A wearable sign language translation device utilizing silicone-hydrogel hybrid triboelectric sensor arrays and machine learning

Sign language is a crucial communication tool for the hearing impaired to interact with the outside world. However, the low prevalence of sign language leads to significant communication barriers between the hearing impaired and others. These barriers can be alleviated by using electronic sign language translation devices, but such devices typically face challenges related to their bulkiness, rigidity, and high cost. Herein, we present a cost-effective, flexible, and wearable device designed for the interpretation of sign language, leveraging machine learning algorithms to transform sign language movements into spoken language accurately. Our device is equipped with flexible and stretchable triboelectric sensor (FS-TS) arrays and a printed circuit board for efficient signal processing and wireless transmission.
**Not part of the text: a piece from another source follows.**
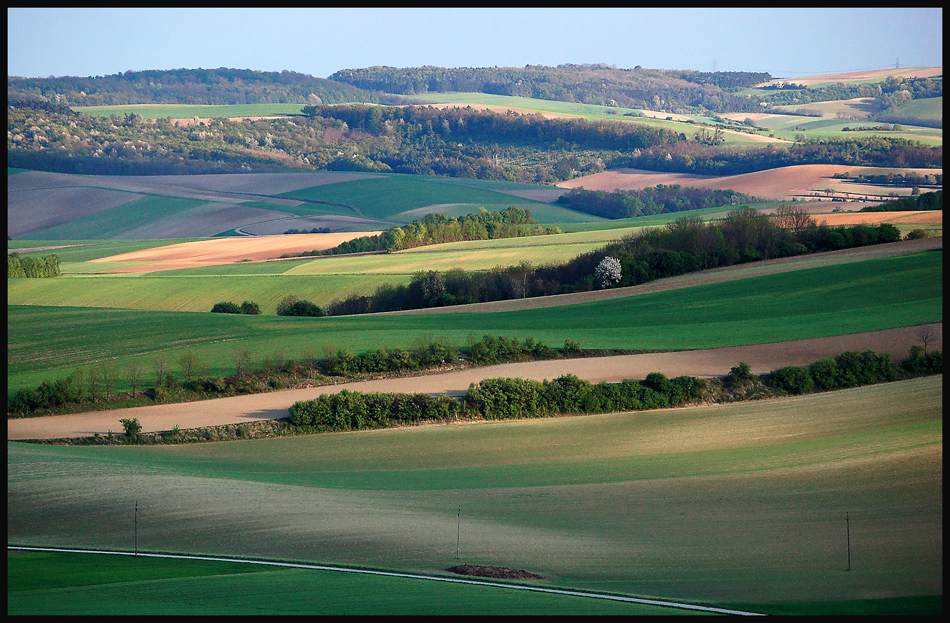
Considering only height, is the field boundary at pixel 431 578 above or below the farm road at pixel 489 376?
above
These FS-TSs are constructed from cost-effective materials including silicone, hydrogel, and fluorinated ethylene propylene (FEP) powders, which, while affordable, ensure rapid response and heightened sensitivity. By analyzing 1000 sets of sign language gestures with machine learning, our system has achieved an impressive recognition accuracy of 98.5 %. This achievement underscores the potential of our system as an economically viable and scalable solution for enhancing sign language recognition within the wearable electronics domain. [Display omitted] •A flexible and wearable triboelectric sensor that can be used for sign language translation was developed.•Leveraging FEP’s electronegativity and silicone’s stretchability, a flexible hybrid triboelectric layer is achieved.•The sign language system is easy to produce, cost-effective, highly flexible, and scalable for widespread use.•The sign language translation system can successfully classify 10 typical gestures with an accuracy of 98.5 %.